- _Work instruction 1_:
Name every component of a typical capacitive electromechanical transducer that the passage on capacitive micromachined ultrasonic transducers below describes.
- _Work instruction 2_:
Answer these questions from the passage on capacitive micromachined ultrasonic transducers below:
(a) What is applied between the upper and lower electrodes to vibrate the membrane?
(b) What change does the transducer detect when it receives ultrasonic waves?
(c) In which media do these transducers show good broadband characteristics?
╭─ Text passage
Recently, capacitive electromechanical transducers produced by a micromachining process have been actively studied. A typical capacitive electromechanical transducer includes a lower electrode, a vibrating membrane supported above the lower electrode with a certain distance therebetween, and an upper electrode provided on the surface of the vibrating membrane. Such a transducer is used as, for example, a capacitive micromachined ultrasonic transducer (CMUT), which is one form of a capacitive electromechanical transducer.
Such a capacitive micromachined ultrasonic transducer includes a lightweight vibrating membrane, which is vibrated by applying an electric field of a certain frequency between the upper electrode and the lower electrode. Thus, the capacitive micromachined ultrasonic transducer can transmit ultrasonic waves. On the other hand, when the vibrating membrane is vibrated by ultrasonic waves, the transducer receives the ultrasonic waves by detecting a change in the capacitance between the upper electrode and the lower electrode, and the ultrasonic waves can be taken out as electrical signals. Such capacitive micromachined ultrasonic transducers that exhibit good broadband characteristics even in liquids and air can be easily obtained. If such CMUTs are applied to, for example, the medical field, medical diagnosis with an accuracy higher than that of existing medical diagnosis can be realized, and thus the CMUTs have attracted attention as a promising technology.
╰─
╭─ Extracted records
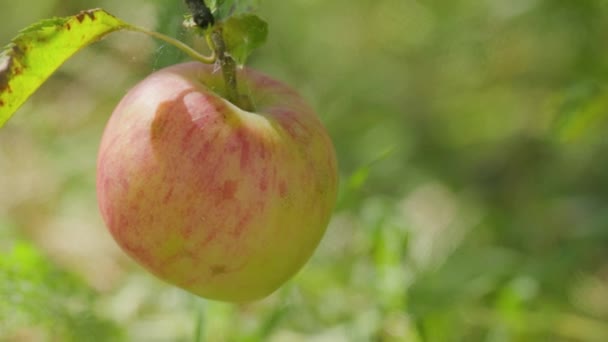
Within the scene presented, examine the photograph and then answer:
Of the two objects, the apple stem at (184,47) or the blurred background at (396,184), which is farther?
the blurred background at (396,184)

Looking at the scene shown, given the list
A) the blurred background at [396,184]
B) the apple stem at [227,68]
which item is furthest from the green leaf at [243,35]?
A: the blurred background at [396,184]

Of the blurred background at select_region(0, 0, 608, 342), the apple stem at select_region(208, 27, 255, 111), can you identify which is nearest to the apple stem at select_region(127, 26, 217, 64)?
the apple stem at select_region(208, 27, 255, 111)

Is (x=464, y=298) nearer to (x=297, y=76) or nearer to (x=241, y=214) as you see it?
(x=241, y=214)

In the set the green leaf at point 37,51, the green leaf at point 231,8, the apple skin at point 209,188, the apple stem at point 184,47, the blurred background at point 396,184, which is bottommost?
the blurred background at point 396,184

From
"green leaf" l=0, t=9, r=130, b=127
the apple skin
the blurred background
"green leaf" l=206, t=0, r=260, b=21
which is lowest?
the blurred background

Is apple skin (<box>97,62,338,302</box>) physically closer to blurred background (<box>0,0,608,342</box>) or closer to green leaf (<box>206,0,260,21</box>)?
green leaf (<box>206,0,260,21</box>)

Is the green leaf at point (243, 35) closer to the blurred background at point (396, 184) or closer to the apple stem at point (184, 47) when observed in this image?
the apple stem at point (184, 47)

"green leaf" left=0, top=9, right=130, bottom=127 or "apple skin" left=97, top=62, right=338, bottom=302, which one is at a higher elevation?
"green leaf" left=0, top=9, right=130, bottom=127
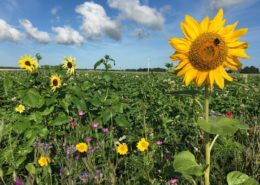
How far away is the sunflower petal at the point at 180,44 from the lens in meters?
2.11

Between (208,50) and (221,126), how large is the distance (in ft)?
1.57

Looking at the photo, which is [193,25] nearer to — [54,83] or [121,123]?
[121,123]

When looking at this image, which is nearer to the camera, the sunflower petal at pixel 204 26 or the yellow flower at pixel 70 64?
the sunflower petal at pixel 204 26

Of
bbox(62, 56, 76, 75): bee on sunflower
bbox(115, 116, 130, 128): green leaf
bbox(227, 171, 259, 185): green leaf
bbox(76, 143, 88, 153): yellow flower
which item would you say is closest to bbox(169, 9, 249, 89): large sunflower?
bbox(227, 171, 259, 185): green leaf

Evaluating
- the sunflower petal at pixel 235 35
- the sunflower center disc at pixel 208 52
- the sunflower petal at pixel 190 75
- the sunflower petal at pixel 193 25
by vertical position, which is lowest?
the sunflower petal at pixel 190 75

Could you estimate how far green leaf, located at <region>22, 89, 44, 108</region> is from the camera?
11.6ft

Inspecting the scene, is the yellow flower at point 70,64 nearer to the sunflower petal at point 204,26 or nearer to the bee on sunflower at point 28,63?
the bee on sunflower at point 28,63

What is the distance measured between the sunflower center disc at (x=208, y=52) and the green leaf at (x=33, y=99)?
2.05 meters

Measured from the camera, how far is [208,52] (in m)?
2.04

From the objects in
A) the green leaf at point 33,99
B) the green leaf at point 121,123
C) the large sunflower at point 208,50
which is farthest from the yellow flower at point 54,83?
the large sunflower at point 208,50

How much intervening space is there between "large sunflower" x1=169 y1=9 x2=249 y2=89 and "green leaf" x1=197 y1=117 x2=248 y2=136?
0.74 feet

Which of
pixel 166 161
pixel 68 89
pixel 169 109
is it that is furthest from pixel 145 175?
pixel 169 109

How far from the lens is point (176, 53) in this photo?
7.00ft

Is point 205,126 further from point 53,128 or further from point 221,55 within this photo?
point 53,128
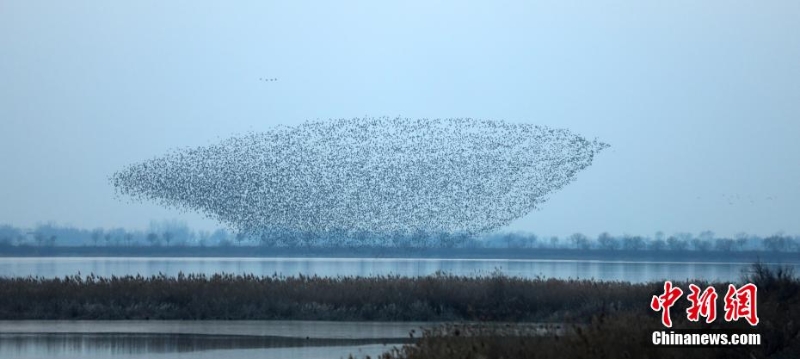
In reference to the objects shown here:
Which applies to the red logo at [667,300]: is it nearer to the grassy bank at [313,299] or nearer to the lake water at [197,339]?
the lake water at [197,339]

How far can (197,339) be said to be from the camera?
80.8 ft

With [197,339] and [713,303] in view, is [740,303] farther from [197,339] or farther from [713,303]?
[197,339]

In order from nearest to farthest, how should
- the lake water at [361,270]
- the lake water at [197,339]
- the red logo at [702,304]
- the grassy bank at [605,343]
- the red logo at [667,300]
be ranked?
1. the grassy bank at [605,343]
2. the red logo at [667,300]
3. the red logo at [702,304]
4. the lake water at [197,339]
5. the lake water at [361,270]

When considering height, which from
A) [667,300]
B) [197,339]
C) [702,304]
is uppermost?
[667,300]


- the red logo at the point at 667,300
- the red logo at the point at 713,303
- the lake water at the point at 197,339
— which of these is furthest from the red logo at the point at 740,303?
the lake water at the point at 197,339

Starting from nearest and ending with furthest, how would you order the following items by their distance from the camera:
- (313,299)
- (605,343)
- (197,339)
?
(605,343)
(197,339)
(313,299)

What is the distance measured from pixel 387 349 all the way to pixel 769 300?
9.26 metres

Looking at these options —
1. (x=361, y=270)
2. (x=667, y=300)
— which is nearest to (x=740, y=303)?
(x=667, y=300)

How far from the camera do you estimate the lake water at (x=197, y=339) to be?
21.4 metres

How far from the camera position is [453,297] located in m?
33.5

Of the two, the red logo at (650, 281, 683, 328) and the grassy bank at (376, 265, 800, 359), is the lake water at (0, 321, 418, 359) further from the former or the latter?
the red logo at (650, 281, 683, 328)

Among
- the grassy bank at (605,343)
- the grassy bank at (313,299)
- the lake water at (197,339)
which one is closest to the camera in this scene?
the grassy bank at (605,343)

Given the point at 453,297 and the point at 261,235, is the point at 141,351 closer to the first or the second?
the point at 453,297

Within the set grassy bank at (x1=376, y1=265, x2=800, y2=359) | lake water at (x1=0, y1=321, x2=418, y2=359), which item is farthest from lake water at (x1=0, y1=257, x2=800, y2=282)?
╰─
- _Answer 1_:
A lower electrode, a vibrating membrane supported above the lower electrode, and an upper electrode on the surface of the vibrating membrane.

- _Answer 2_:
(a) An electric field of a certain frequency.
(b) A change in the capacitance between the upper electrode and the lower electrode.
(c) Liquids and air.